** Goal A **
Say whether each statement agrees with the WebGL bilinear filtering excerpt: (i) the texture height is set to 512.0; (ii) the interpolation factor for the X direction is computed from texCoord_i.y; (iii) the top row is interpolated with mix. Answer yes or no for each, quoting the deciding words of the excerpt.
** Goal B **
Write the next part of the WebGL bilinear filtering excerpt, starting after its last line.

I'm using the following code taken from this tutorial to perform linear filtering on a floating point texture in my fragment shader in WebGL:
float fHeight = 512.0;
float fWidth = 1024.0;
float texelSizeX = 1.0/fWidth;
float texelSizeY = 1.0/fHeight;
float tex2DBiLinear( sampler2D textureSampler_i, vec2 texCoord_i )
{
float p0q0 = texture2D(textureSampler_i, texCoord_i)[0];
float p1q0 = texture2D(textureSampler_i, texCoord_i + vec2(texelSizeX, 0))[0];
float p0q1 = texture2D(textureSampler_i, texCoord_i + vec2(0, texelSizeY))[0];
float p1q1 = texture2D(textureSampler_i, texCoord_i + vec2(texelSizeX , texelSizeY))[0];
float a = fract( texCoord_i.x * fWidth ); // Get Interpolation factor for X direction.
// Fraction near to valid data.
float pInterp_q0 = mix( p0q0, p1q0, a ); // Interpolates top row in X direction.
float pInterp_q1 = mix( p0q1, p1q1, a ); // Interpolates bottom row in X direction.

** Data supplied **
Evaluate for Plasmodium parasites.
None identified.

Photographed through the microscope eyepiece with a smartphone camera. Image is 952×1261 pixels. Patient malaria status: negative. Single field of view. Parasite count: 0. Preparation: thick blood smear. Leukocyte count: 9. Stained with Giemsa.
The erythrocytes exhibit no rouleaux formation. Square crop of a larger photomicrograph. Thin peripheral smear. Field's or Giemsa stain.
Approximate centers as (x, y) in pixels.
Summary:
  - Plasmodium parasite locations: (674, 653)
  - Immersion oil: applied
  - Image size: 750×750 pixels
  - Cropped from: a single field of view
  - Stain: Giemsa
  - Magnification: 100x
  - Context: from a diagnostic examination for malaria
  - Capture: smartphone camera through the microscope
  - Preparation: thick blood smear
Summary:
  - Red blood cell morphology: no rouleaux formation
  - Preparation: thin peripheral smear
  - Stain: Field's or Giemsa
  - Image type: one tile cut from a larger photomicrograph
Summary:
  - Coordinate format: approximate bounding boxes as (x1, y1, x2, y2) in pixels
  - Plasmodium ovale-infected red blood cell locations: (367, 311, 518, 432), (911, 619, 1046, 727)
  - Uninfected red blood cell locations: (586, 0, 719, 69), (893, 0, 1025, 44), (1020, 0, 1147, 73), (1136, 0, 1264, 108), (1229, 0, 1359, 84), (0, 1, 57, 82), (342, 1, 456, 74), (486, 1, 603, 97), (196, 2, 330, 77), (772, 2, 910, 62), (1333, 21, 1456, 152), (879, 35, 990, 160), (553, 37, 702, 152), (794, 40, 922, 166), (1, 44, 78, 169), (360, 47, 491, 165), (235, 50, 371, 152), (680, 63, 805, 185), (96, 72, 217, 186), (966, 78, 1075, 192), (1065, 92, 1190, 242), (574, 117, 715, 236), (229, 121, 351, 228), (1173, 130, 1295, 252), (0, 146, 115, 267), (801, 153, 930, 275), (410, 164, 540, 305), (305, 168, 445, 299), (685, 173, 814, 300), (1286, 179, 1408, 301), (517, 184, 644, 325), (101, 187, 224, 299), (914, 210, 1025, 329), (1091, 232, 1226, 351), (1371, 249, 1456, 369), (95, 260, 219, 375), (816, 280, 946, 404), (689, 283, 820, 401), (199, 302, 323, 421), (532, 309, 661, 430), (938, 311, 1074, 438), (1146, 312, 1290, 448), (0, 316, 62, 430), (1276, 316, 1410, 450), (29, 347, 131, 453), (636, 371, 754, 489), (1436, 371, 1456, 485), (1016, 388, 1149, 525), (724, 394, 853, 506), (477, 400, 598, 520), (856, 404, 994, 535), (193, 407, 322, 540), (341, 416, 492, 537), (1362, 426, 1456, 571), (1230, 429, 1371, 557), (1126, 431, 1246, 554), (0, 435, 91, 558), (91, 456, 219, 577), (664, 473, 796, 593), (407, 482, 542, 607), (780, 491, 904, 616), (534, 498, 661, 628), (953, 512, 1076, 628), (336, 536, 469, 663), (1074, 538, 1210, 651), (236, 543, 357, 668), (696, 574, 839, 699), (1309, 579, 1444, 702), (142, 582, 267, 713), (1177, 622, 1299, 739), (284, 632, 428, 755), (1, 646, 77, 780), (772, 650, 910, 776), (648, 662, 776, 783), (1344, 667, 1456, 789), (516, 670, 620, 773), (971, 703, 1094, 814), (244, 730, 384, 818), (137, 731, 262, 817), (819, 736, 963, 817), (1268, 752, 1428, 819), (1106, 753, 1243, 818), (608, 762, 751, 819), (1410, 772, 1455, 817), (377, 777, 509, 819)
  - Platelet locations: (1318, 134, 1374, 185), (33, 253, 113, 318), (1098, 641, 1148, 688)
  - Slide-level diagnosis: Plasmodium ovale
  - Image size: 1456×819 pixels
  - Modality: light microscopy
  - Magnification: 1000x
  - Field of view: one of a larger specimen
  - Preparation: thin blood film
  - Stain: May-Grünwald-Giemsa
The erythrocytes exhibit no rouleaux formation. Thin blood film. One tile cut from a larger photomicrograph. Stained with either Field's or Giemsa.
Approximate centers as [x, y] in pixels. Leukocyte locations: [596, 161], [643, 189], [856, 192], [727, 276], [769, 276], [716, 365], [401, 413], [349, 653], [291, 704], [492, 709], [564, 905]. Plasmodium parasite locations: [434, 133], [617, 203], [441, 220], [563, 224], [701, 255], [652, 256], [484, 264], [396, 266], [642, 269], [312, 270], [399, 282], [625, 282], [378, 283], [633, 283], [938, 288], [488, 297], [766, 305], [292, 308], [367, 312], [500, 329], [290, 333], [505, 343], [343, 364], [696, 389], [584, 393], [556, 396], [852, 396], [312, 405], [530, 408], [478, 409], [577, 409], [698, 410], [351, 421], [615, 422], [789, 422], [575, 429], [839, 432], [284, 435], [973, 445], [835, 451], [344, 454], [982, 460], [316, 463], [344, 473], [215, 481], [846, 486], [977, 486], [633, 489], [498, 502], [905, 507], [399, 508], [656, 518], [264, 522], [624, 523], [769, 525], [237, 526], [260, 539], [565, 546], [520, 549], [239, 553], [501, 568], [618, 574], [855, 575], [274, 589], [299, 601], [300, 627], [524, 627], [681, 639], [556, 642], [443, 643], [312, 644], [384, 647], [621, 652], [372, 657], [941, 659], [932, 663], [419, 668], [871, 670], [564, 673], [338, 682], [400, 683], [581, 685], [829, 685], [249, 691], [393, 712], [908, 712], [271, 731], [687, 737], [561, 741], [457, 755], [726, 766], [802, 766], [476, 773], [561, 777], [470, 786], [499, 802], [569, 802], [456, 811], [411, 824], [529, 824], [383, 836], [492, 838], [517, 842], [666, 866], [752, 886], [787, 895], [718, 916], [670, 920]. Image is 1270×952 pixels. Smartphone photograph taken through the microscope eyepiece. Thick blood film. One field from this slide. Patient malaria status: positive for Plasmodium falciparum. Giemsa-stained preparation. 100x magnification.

** Written reply A **
(i) Yes: "float fHeight = 512.0;"
(ii) No: "float a = fract( texCoord_i.x * fWidth );"
(iii) Yes: "float pInterp_q0 = mix( p0q0, p1q0, a ); // Interpolates top row in X direction."

** Written reply B **
float b = fract( texCoord_i.y * fHeight );// Get Interpolation factor for Y direction.
return mix( pInterp_q0, pInterp_q1, b ); // Interpolate in Y direction.
}
On an Nvidia GPU this looks fine, but on two other computers with an Intel integrated GPU it looks like this:
There are lighter or darker lines appearing that shouldn't be there. They become visible if you zoom in, and tend to get more frequent the more you zoom. When zooming in very closely, they appear at the edge of every texel of the texture I'm filtering. I tried changing the precision statement in the fragment shader, but this didn't fix it.
The built-in linear filtering works on both GPUs, but I still need the manual filtering as a fallback for GPUs that don't support linear filtering on floating point textures with WebGL.
The Intel GPUs are from a desktop Core i5-4460 and a notebook with an Intel HD 5500 GPU. For all precisions of floating point values I get a rangeMin and rangeMax of 127 and a precision of 23 from getShaderPrecisionFormat.
Any idea on what causes these artifacts and how I can work around it?
Edit:
By experimenting a bit more I found that reducing the texel size variable in the fragment shader removes these artifacts:
float texelSizeX = 1.0/fWidth*0.998;
float texelSizeY = 1.0/fHeight*0.998;
Multiplying by 0.999 isn't enough, but multiplying the texel size by 0.998 removes the artifacts.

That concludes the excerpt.